The dictionary splits words into six categories – negative, positive, uncertainty, litigious, modal, and constraining – but Richardson, Raman, Aljafari, and Venkatesh were only interested in two for this study: positive and negative. The researchers had their program compare the Loughran-McDonald dictionary against the text of the sampled articles to compute the overall sentiment of the pieces. By analyzing the pieces’ sentiment collectively, the program could measure whether the Wall Street Journal’s coverage of a particular business on the S&P 500 was trending positive or negative.
In general, they found that positive sentiments correlated positively with cumulative abnormal returns, though they did observe diminishing returns at higher levels of sales growth. Likewise, negative sentiment correlated negatively with cumulative abnormal return. The data provides strong support for the observed “joint effect between sentiment from business journals and financial indicators.”
With proof supporting their hypothesis, the researchers trained an AI program to predict abnormal returns with their data set of S&P 500 companies. Once trained, their algorithm was 84% accurate when using both quantitative and text data, whereas quantitative data alone was only 70.7% accurate. Building on prior research that suggested the importance of sentiments in microblogs, tweets, and reviews for predicting market performance, the researchers argue these results “rigorously demonstrat[e] that sentiments…play an important role” in predicting returns.
Sentimentality and the Market
The authors’ work reminds us that money tells part of a larger story about how humans value and evaluate information. Market sentiment can certainly be positive and end poorly. Enron is certainly an instructive case. Years of positive sentiment did not stop people from suddenly souring on subprime lending in 2007. Tech companies certainly prove the inverse as well. For all the negative reporting on them that we can conjure, tech companies continue to post massive profits (with some hiccups).
These very human oversights are evident in the 15% gap between perfection and Richardson, Raman, Aljafari, and Venkatesh’s model, a careful antidote to any rising sentiment that data is omniscient – predictive algorithms do still live in the same neighborhood as clairvoyance.

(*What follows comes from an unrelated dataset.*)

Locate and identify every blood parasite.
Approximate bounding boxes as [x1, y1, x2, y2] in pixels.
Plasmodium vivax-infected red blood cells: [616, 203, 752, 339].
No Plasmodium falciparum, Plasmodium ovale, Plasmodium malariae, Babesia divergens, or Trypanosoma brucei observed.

I mention this because how not to use a tool is just as instructive as how to use a tool. The researchers point out that sentiment analysis is already in wide use, so they suggest that managers and investors should employ it as well when opinion mining is appropriate to forecast growth. Noticing positive sentiment can give managers the confidence to foster expansion, while negative sentiment can caution investors to reassess their adding a new stock to their portfolios, even when prior quarters only suggest a skyward trajectory.
In any case, the next time you’re evaluating apparently good-looking fundamentals, but you can’t quite dispel a negative gut reaction, consider Richardson and his coauthors’ suggestion: utilize diverse information sources and double check the sentiment.